--- begin PROVIDED ENTRIES ---
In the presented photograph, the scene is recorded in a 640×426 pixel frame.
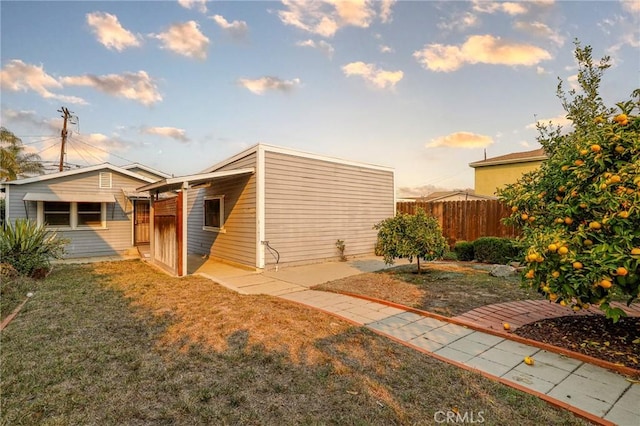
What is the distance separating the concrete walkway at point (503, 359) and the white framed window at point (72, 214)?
8.89 m

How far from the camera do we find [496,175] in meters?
Result: 21.3

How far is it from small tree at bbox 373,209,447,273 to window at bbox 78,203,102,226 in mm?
11032

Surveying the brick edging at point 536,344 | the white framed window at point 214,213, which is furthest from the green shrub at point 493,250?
the white framed window at point 214,213

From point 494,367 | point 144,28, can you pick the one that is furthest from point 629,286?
point 144,28

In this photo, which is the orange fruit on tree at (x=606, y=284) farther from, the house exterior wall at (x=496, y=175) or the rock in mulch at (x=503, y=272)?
the house exterior wall at (x=496, y=175)

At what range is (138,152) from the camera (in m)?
18.2

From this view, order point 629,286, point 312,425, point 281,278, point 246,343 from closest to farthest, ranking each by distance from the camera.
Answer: point 312,425, point 629,286, point 246,343, point 281,278

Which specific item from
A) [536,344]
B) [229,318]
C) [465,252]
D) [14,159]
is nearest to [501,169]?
[465,252]

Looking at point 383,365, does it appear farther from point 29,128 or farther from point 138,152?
point 29,128

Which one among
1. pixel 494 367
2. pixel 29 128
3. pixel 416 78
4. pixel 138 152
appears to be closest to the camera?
pixel 494 367

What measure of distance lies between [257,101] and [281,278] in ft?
--- end PROVIDED ENTRIES ---
YOUR TASK: Starting at the line that has "Which one among" and continuing to the end of the rows, write out every line again, requests included. Raise each pixel coordinate in the answers by 40 and leave the requests unchanged.

ANSWER TO THE EXERCISE:
Which one among
1. pixel 494 367
2. pixel 29 128
3. pixel 416 78
4. pixel 138 152
appears to be closest to the camera?
pixel 534 407

What measure of distance lies between [257,101] and [281,278] in ft?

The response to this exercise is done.